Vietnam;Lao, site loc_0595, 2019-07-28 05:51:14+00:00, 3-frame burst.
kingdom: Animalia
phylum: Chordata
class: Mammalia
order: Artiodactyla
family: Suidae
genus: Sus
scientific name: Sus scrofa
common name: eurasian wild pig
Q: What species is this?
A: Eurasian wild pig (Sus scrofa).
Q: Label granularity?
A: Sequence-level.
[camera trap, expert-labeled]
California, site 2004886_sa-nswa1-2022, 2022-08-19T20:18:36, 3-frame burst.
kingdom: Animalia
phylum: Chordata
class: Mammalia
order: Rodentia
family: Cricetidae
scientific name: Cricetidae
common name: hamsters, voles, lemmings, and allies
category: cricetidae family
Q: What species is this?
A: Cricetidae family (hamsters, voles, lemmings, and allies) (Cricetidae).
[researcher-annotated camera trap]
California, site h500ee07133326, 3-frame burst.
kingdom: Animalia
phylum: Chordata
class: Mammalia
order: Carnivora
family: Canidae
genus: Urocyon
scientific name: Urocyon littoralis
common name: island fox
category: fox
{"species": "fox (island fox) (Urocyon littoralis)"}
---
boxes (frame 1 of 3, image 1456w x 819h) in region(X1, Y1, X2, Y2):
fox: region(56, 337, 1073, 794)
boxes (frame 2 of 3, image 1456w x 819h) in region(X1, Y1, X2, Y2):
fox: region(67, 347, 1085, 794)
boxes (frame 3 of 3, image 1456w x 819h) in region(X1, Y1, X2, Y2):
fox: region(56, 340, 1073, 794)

────────

▸ **Work item**: Copy out every line of the material above that contains the string "name".

▸ **Answer box**:
scientific name: Sus scrofa
common name: eurasian wild pig
scientific name: Cricetidae
common name: hamsters, voles, lemmings, and allies
scientific name: Urocyon littoralis
common name: island fox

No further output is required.